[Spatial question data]
— BEGIN —

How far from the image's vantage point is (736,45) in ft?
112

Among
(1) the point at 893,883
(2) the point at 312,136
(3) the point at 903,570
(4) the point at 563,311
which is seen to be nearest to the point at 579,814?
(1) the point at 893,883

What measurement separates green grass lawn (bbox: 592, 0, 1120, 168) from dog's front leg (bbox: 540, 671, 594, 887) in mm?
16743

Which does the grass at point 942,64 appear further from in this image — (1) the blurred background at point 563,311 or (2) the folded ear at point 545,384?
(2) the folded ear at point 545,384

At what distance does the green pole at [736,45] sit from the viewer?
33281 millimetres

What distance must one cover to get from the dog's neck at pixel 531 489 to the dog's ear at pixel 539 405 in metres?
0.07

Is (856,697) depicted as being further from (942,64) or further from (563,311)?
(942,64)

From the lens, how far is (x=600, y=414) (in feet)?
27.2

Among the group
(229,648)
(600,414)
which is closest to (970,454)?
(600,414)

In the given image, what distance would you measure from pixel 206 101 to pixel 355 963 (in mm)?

— END —

TASK PROMPT:
Convert the data above into a JSON list of strings with one string per line, leaving out blank lines.

TASK ANSWER:
[
  "How far from the image's vantage point is (736,45) in ft?",
  "112",
  "Among",
  "(1) the point at 893,883",
  "(2) the point at 312,136",
  "(3) the point at 903,570",
  "(4) the point at 563,311",
  "which is seen to be nearest to the point at 579,814?",
  "(1) the point at 893,883",
  "What measurement separates green grass lawn (bbox: 592, 0, 1120, 168) from dog's front leg (bbox: 540, 671, 594, 887) in mm?",
  "16743",
  "Which does the grass at point 942,64 appear further from in this image — (1) the blurred background at point 563,311 or (2) the folded ear at point 545,384?",
  "(2) the folded ear at point 545,384",
  "At what distance does the green pole at [736,45] sit from the viewer?",
  "33281 millimetres",
  "What distance must one cover to get from the dog's neck at pixel 531 489 to the dog's ear at pixel 539 405 in metres?",
  "0.07",
  "Is (856,697) depicted as being further from (942,64) or further from (563,311)?",
  "(942,64)",
  "From the lens, how far is (x=600, y=414) (in feet)?",
  "27.2",
  "Among the group",
  "(229,648)",
  "(600,414)",
  "which is closest to (970,454)?",
  "(600,414)",
  "In the given image, what distance would you measure from pixel 206 101 to pixel 355 963 (in mm)?"
]